Weil unter den Albanern, die mit 90% Bevölkerungsanteil die große Mehrheit stellen, fast jeder so denkt, stehen die „Internationalen“ unter großem Druck. An vielen Häusern in den Straßen rund um den Marktplatz und die Moschee im Süden Mitrovicas prangen Graffitis: „Keine Verhandlungen – Selbstbestimmung!“ Unter diesem Slogan macht die Jugendbewegung Vetevendosje des charismatischen Studentenführers Albin Kurti für die Unabhängigkeit mobil. Daneben sind in den vergangenen Monaten neue bewaffnete Gruppen aufgetaucht, haben Bombenanschläge auf UNMIK-Einrichtungen verübt und Straßensperren errichtet. Ihre unmissverständliche Botschaft: „Ohne Unabhängigkeit gibt es wieder Krieg“.
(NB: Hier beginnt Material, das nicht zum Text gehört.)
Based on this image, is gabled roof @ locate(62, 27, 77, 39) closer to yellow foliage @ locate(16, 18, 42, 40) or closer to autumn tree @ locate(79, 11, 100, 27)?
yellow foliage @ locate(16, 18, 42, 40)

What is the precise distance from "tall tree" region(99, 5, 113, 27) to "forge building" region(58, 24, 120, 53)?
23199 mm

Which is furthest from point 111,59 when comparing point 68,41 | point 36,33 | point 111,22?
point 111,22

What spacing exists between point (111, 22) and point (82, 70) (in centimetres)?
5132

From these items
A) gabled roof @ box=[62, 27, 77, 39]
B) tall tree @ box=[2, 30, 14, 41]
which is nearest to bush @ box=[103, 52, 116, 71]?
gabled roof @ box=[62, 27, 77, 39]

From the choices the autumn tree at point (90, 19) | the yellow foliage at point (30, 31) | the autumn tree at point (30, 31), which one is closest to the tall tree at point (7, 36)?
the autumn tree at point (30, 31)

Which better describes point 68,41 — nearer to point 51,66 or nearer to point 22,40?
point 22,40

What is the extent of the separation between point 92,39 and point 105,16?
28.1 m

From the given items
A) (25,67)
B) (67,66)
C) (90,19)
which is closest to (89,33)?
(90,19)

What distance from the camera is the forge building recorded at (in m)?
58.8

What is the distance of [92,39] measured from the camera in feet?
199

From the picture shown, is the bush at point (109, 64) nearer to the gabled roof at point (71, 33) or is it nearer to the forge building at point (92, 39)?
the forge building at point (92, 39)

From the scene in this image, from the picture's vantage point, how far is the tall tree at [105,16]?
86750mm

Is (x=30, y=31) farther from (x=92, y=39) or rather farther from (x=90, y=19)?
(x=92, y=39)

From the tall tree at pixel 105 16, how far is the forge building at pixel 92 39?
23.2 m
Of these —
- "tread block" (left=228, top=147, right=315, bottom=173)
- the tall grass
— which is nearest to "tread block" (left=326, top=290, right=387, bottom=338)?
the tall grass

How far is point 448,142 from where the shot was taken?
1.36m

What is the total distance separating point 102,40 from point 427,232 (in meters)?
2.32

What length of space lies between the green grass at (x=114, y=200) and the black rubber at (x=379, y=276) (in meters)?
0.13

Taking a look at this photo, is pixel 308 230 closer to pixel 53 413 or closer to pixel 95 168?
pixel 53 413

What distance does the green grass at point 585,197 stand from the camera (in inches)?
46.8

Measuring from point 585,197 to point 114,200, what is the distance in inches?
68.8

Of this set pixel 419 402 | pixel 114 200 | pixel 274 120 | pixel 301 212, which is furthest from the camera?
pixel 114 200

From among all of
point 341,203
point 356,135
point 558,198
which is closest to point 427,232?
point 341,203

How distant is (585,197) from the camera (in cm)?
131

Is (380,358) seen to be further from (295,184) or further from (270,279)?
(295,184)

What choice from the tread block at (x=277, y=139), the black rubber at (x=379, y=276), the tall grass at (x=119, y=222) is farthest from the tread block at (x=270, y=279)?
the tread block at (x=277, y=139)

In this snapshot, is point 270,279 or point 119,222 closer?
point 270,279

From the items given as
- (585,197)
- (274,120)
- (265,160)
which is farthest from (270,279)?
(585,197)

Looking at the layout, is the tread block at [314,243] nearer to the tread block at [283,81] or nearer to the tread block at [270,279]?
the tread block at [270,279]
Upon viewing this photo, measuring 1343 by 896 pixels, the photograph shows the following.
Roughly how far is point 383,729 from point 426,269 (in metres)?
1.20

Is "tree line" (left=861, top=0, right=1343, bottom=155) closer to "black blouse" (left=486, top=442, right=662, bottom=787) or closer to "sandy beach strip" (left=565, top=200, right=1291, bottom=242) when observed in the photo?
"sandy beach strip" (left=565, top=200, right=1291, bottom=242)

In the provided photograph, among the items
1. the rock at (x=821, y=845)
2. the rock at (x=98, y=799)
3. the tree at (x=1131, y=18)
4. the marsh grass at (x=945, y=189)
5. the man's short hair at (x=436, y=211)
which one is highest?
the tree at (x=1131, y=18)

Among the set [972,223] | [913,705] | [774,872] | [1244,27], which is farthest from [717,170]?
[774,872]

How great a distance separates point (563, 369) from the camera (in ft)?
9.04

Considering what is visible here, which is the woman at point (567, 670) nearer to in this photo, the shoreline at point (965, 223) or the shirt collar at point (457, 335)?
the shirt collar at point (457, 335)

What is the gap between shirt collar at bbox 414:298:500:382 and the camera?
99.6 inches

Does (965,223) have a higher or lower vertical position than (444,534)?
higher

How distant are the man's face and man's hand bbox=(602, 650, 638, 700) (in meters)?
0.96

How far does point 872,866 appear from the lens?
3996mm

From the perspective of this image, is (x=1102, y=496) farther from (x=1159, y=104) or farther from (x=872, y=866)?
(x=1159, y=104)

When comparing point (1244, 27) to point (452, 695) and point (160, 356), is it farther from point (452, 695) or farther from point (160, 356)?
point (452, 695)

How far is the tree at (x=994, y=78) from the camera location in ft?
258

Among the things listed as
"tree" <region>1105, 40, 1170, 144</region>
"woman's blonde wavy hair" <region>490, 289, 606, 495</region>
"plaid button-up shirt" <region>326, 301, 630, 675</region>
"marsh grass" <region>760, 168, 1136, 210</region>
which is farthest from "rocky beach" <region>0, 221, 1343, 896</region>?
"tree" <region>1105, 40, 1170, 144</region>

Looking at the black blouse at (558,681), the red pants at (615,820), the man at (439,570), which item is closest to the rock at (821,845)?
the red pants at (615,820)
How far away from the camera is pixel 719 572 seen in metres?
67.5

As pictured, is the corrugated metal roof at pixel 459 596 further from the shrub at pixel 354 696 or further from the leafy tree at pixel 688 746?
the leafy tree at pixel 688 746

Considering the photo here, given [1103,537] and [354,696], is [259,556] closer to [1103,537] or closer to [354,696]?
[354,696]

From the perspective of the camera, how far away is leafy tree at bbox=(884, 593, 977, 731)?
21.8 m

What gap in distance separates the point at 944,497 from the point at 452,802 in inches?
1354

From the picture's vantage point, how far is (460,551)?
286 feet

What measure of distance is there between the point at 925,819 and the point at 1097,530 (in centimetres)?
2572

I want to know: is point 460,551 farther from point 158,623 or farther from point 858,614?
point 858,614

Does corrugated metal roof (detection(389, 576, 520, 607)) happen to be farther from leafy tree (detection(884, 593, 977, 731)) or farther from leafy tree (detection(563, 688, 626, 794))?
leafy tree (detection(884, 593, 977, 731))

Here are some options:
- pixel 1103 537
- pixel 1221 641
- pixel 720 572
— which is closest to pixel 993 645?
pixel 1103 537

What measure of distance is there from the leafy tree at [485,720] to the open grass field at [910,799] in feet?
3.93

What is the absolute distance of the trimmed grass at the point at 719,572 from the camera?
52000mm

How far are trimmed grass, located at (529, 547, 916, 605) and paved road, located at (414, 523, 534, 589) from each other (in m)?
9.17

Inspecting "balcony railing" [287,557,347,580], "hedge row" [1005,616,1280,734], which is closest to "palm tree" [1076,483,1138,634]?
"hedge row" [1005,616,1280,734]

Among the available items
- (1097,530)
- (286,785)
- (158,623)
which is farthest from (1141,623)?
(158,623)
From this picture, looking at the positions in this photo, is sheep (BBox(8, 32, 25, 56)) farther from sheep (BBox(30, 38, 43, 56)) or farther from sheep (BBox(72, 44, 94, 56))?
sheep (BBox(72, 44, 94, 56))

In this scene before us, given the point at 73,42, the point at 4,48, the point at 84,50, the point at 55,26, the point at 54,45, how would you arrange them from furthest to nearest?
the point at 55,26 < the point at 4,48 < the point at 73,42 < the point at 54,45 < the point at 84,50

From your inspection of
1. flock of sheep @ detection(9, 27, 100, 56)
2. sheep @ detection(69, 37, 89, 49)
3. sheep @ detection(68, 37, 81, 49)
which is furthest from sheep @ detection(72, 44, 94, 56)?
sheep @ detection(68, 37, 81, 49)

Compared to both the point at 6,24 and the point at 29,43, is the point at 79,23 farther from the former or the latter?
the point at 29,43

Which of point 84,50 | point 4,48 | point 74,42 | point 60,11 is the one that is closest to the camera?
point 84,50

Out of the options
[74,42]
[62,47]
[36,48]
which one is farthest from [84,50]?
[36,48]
„Ich werde nichts anderes als Unabhängigkeit akzeptieren“, bekräftigt Agim. Er ist Taxifahrer und wartet neben einigen Marktständen auf Kundschaft. Sieben Jahre lang hat er in Deutschland gelebt, nach dem Krieg ist er freiwillig zurück in seine Heimat gegangen. Nach der Unabhängigkeit, so hofft er, werden endlich auch die internationalen Investoren nach Kosovo kommen, so dass neue Jobs entstehen können. Mit den Serben habe er persönlich überhaupt keine Probleme. Sie sollen ruhig hier leben, sagt er und blickt Richtung Brücke. „Aber sie müssen ein unabhängiges Kosovo akzeptieren.“
Doch die Serben betrachten Kosovo weiterhin als ihr Land und befürchten, im Fall der Unabhängigkeit zu einer rechtlosen Minderheit zu werden. „Kein serbischer Politiker kann eine Unabhängigkeit akzeptieren“, sagt Marko Jaksic, Repräsentant der Kosovo-Serben bei den Statusverhandlungen. „Sie würde zu einem weiteren Exodus der Serben aus Kosovo führen.“ Doch der 55-jährige Arzt aus Mitrovica weiß natürlich auch, dass die Entscheidung längst gefallen ist. Vertreter der internationalen Gemeinschaft haben bereits klare Signale gesandt, dass es zu einer Unabhängigkeit kommen wird, wenn auch mit Einschränkungen. Aus Belgrad sind daraufhin Stimmen laut geworden, Kosovo in diesem Fall zum besetzen Gebiet zu erklären. Für Jaksic, der die Stimmung seiner Landsleute kennt, nur eine von mehreren Optionen: „Ich befürchte, dass es auch zu kriegerischen Auseinandersetzungen kommen könnte.“
Tatsächlich schmieden schon so manche alten Kämpfer wieder neue Pläne. Im Cafe Dolce Vita etwa, dem Treffpunkt der berüchtigten Brückenwächter. „Kommt es gegen unseren Willen zur Unabhängigkeit, werden wir uns verteidigen“, sagt einer. Werde die Unabhängigkeit Kosovos proklamiert, werden die Kosovo-Serben ihrerseits die Unabhängigkeit des nördlichen Teils Kosovos ausrufen und den Anschluss an Serbien fordern, erklärt er. Dabei würden sie auf viele bewaffnete Freiwillige aus Serbien zählen können. "Wir werden sie hier an die Brücke bestellen. Und sie werden kommen."